DENR to integrate informal waste sector into EPR system
ENVIRONMENT Secretary Antonia Loyzaga said she is targeting to integrate the informal waste sector into the expanded producer responsibility (EPR) system for plastic packaging waste.
According to Loyzaga, this is to ensure that no one is left behind as the country transitions toward circular economy.
Informal waste sector includes waste pickers in dumpsites and communal waste collection paints.
“A more holistic overall integration of the informal sector to the EPR system needs to be targeted. Economic incentives and social incentives may be established,” Loyzaga said.
Loyzaga underscored the significant role of the sector in waste collection and management, and the potential contribution they could bring being the “backbone of the currently limited collection services and partly of recycling” in the country.
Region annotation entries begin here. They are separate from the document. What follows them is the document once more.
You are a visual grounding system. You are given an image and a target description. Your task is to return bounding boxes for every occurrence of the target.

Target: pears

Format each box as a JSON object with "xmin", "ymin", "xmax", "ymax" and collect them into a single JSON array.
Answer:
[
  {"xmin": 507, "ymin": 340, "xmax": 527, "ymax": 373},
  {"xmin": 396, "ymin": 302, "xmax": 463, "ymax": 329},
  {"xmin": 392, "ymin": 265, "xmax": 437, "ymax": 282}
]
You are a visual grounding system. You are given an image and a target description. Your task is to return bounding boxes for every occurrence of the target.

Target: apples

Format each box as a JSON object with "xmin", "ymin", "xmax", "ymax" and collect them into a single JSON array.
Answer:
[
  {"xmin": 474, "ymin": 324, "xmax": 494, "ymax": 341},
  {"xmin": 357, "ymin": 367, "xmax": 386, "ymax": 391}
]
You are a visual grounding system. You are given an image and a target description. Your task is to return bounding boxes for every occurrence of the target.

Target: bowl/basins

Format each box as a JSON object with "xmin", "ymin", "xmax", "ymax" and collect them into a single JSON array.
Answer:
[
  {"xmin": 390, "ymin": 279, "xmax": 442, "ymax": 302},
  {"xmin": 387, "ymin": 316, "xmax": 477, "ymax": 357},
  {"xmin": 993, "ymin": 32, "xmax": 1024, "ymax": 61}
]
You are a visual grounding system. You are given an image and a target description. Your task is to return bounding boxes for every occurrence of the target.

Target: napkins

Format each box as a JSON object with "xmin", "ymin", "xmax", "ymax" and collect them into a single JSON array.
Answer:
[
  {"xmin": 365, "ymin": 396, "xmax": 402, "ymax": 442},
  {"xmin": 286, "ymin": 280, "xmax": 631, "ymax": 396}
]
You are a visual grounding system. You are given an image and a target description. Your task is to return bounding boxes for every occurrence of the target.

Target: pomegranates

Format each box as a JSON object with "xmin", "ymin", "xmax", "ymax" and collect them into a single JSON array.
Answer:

“Collection and sorting facilities from the informal sector may be transformed into formal activities and establishments. These can be duly registered and supported by the EPR system,” Loyzaga pointed out.
The informal sector, she added, can also be integrated as business partners, such as NGO-supported microenterprises, franchises of formal waste management companies, operating local collection centers, and forming cooperatives and collectives.
“This social inclusion can be improved to develop alternative livelihoods and diversified livelihoods for our informal community,” the DENR chief said.
The EPR law serves as the environmental policy approach and practice that requires producers to be environmentally responsible throughout the life cycle of a product, especially its post-consumer or end-of-life stage.
It aims to address the mismanagement of plastic waste and uphold circularity through maximizing the material value of plastics, thereby, unlocking their full potential to help boost parts of the Philippine economy.